There is one span to output from the data below: the lines starting at the line with "United States, site lebec_CA-23." and ending at the line with "common name: domestic cow". Output it exactly, ends included, nothing more.

══ Given records

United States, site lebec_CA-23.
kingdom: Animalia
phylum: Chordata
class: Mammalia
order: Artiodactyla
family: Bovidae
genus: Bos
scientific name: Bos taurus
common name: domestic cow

════
══ Given records

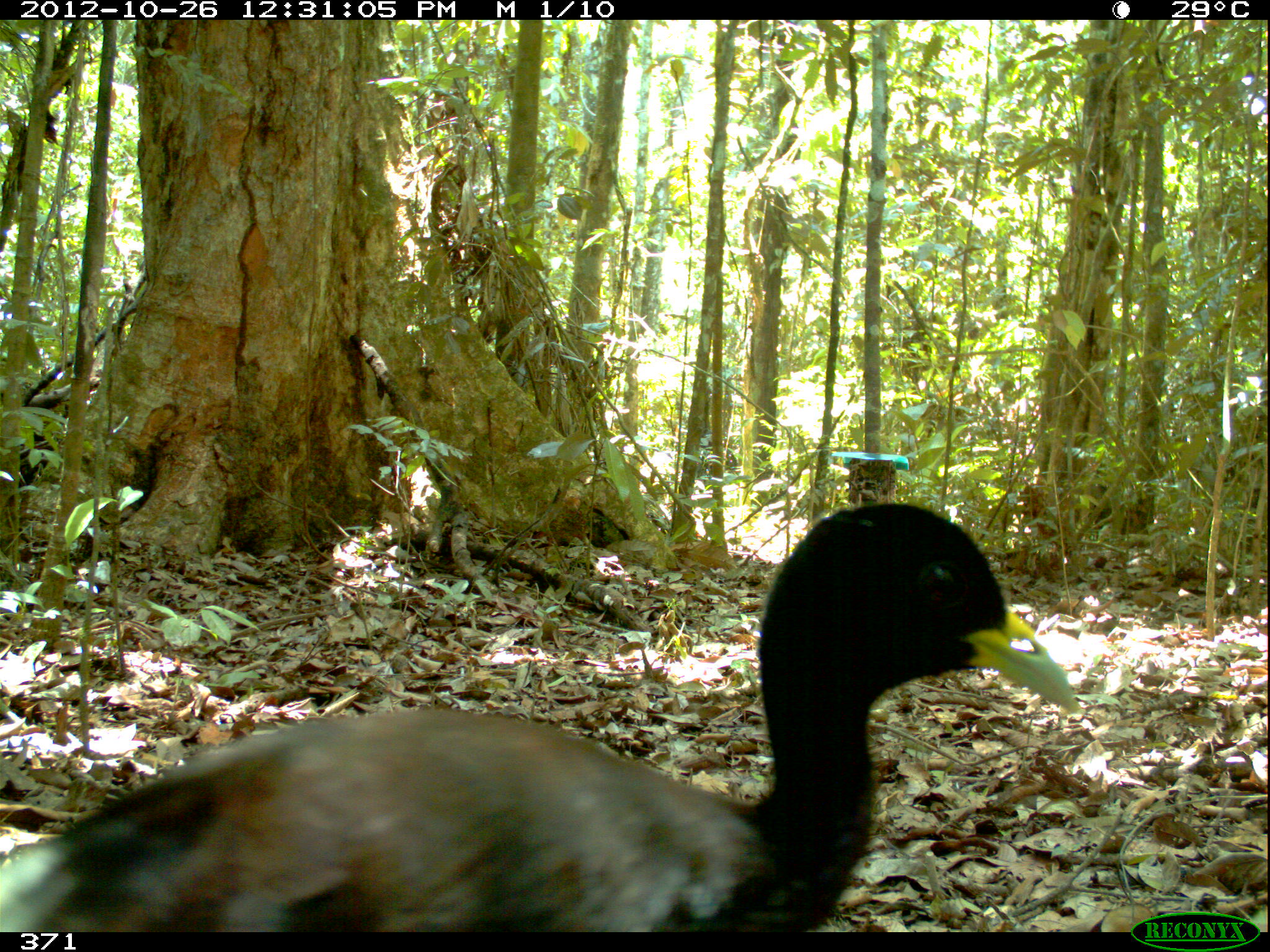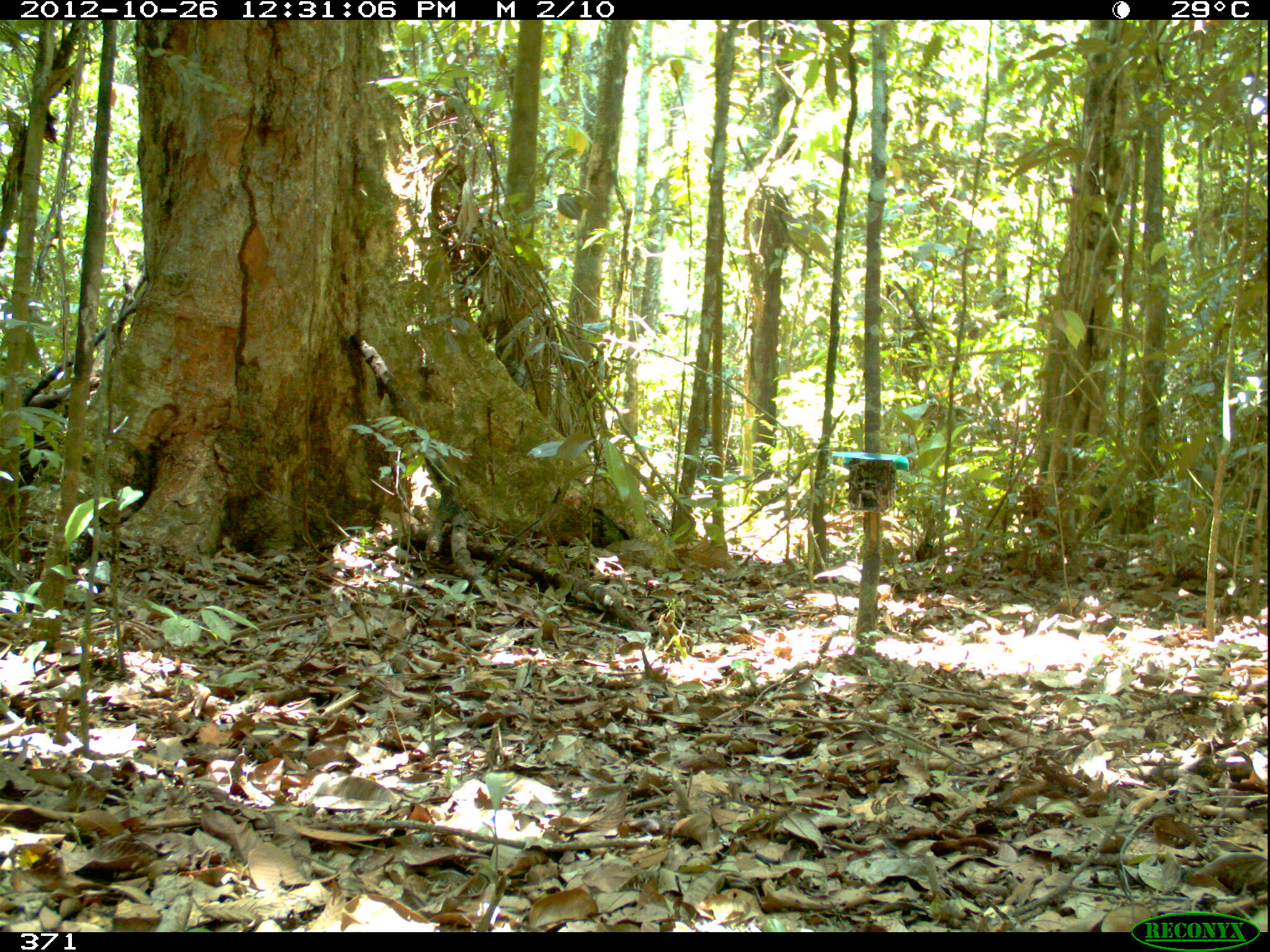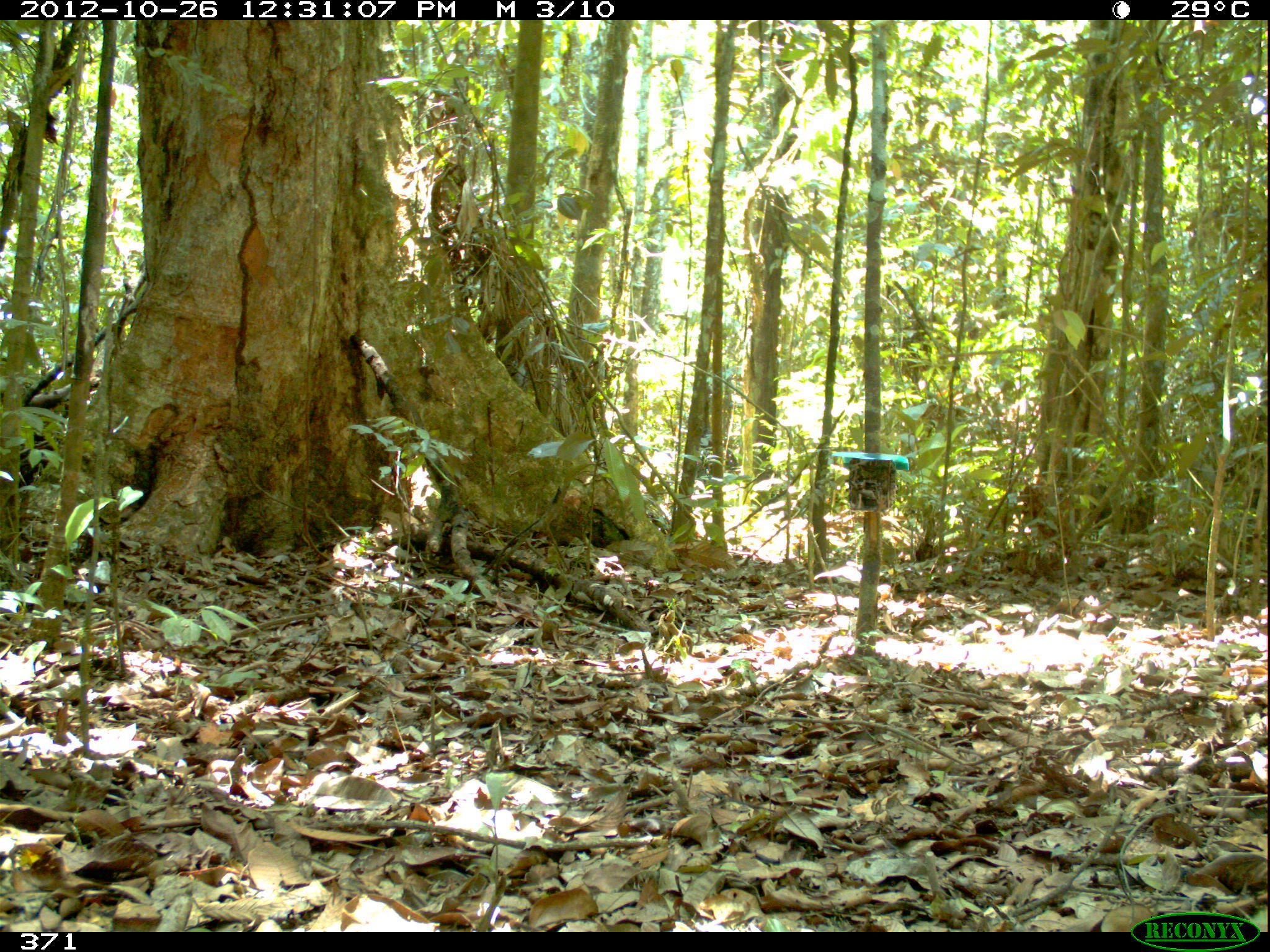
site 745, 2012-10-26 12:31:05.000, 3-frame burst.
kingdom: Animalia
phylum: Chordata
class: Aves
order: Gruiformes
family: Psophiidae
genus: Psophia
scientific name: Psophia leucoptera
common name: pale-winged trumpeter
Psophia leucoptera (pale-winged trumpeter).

════

§ **Your solution**:
United States, site lebec_CA-23.
kingdom: Animalia
phylum: Chordata
class: Mammalia
order: Artiodactyla
family: Bovidae
genus: Bos
scientific name: Bos taurus
common name: domestic cow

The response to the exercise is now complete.